José M. Tojeira
Quienes trabajamos en derechos humanos nos sentimos profundamente entristecidos por la violencia y el crimen. Sabemos que la violencia ni tiene su origen en el actual gobierno, ni es la autoridad policial o la militar la fuente de la violencia actual. Pero nos preocupa, después de tantos años de sufrir múltiples formas de violencia, que no podamos superar sus efectos más brutales como lo puede ser el homicidio, el hambre o la condena a la pobreza de una tercera parte de la población. En el pasado sufrimos una terrible situación en la que el Estado fue protagonista de una brutal serie de violaciones de derechos humanos. Cuando la Comisión de la Verdad dio su informe, hace 25 años prácticamente exactos, nos decía que había investigado aproximadamente 22.000 casos de graves violaciones de derechos humanos. De ellos el 85% habían sido cometidos por el Estado, el 5% por las fuerzas guerrilleras del FMLN, y el 10% no habían podido establecer la autoría, dadas las condiciones del suceso y los pocos detalles que aportaban las víctimas. En este contexto los defensores de derechos humanos nos sentimos gravemente preocupados cuando cualquier crimen se protagoniza por o se da en un marco estatal. En esos casos no importa que sean pocos. El Estado tiene que perseguir con especial ahínco y esfuerzo cualquier delito que se cometa en su seno, desde la corrupción a, todavía peor, delitos contra la vida.

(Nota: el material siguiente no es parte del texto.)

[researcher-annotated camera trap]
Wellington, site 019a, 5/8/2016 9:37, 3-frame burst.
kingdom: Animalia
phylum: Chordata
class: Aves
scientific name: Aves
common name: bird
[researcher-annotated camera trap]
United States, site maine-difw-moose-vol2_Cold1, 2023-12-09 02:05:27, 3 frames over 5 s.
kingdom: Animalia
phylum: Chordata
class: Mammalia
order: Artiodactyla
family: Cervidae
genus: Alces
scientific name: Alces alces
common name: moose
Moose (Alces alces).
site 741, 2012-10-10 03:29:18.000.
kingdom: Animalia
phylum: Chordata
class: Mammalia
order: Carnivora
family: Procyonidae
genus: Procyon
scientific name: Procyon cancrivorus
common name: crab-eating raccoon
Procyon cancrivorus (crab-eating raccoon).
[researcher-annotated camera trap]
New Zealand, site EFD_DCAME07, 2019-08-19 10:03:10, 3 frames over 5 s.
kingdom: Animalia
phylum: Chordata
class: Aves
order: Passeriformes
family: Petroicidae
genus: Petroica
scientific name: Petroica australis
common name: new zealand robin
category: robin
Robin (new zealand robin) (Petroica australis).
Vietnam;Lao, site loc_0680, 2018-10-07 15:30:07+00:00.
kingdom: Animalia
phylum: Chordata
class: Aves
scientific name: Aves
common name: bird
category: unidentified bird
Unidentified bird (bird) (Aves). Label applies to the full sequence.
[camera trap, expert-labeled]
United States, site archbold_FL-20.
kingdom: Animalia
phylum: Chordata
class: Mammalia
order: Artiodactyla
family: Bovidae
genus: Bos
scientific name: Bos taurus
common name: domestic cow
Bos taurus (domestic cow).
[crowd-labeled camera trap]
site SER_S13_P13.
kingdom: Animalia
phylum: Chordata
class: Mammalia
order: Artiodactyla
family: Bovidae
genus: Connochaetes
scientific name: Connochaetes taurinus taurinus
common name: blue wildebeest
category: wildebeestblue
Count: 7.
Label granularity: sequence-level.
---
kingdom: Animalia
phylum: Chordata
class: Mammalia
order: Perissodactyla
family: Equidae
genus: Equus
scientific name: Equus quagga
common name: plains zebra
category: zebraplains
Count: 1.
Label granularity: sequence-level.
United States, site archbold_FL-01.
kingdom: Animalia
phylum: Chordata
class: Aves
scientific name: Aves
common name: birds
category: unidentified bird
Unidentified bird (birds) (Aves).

En ese contexto urge dedicar especiales esfuerzos a la investigación de la desaparición de Carla Ayala. El crimen cometido contra esta agente de la PNC se puede catalogar como un delito de desaparición forzada, dado el contexto en que ocurrió. Y como toda desaparición, es un delito permanente mientras no se encuentre, viva o muerta, a la persona afectada.
La desaparición implica además todo un conjunto de delitos y sufrimientos tanto para el desaparecido como para los familiares del mismo. En determinadas situaciones la desaparición forzada es considerada delito de lesa humanidad. En otras palabras, que estamos ante una situación muy grave. Y aunque la situación de la víctima es lo que más nos duele e impacta, nos preocupa también que el Estado, después de una época en que parecen superados los terribles abusos del pasado, pueda ser acusado de nuevo de delitos de lesa humanidad.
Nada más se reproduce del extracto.